Winter is still ongoing, but we are getting closer to the end of northern lights for this season. Around two months remaining before days get longer and auroras won’t be visible anymore until next winter. Despite the shorter darkness we will have, this update is the biggest one we have since the launch and it is introducing loads of new features that will be very useful and for aurora enthusiasts. Let’s see what we have!
We started the application with basic features. We only use the GPS location and only one source for the aurora forecast which was from the NOAA (National Oceanic and Atmospheric Administration). On the last update, we added the feature where you can add multiple locations which were one of the most requested ones. This month we will introduce to you about 8 new features that rethink the app from the ground!

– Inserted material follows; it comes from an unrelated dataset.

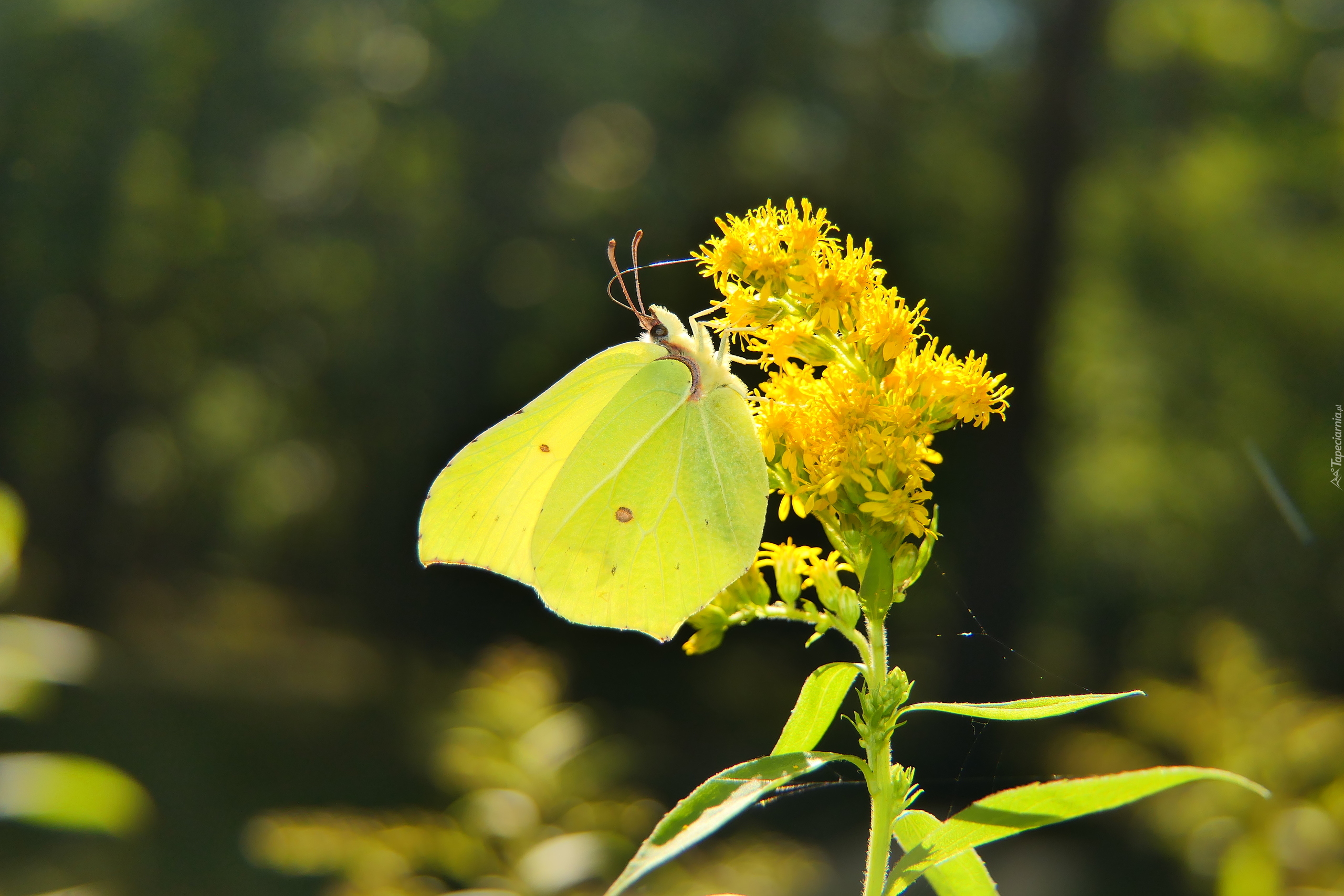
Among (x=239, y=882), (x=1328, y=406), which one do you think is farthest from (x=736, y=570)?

We are using NOAA to get real-time data for solar wind, Bt1 and Bz2 information, but we were also putting a huge focus on the Kp3 forecast/prediction.
One of the most popular data that people can hear about is KP (Interplanetary index). It's an average value calculated using different stations across North Pole/North American countries. It gives an indicator of how strong the aurora display will be in the next 3-6 hours. Unfortunately, these data have been proven to be false many times. It's great to use it as an indicator but not as real-time data.
We contacted the formidable people at Tromsø Geophysical Observation (Norway) and Leirvogur Magnetic Observation (Iceland) to get access to their real-time data. They use magnetometers placed in different locations around Norway and are gathering data from other magnetometers from other countries.
A magnetometer is a device that can get the fluctuation of the aurora in the Earth's magnetic field. When the value measured is dropping quickly in the negative (~-150nT), it means an aurora has a high chance to be dancing in the sky. The lowest is gets, the stronger the aurora will be. When in the opposite the value is growing a lot, it means the aurora is charging (~150nT) and will release with a display in the next minutes or will come back to an average value (~5nT).
We also use real-time data from the Swedish Institute of Space Physics and Finish Meteorological Institute that is available publicly.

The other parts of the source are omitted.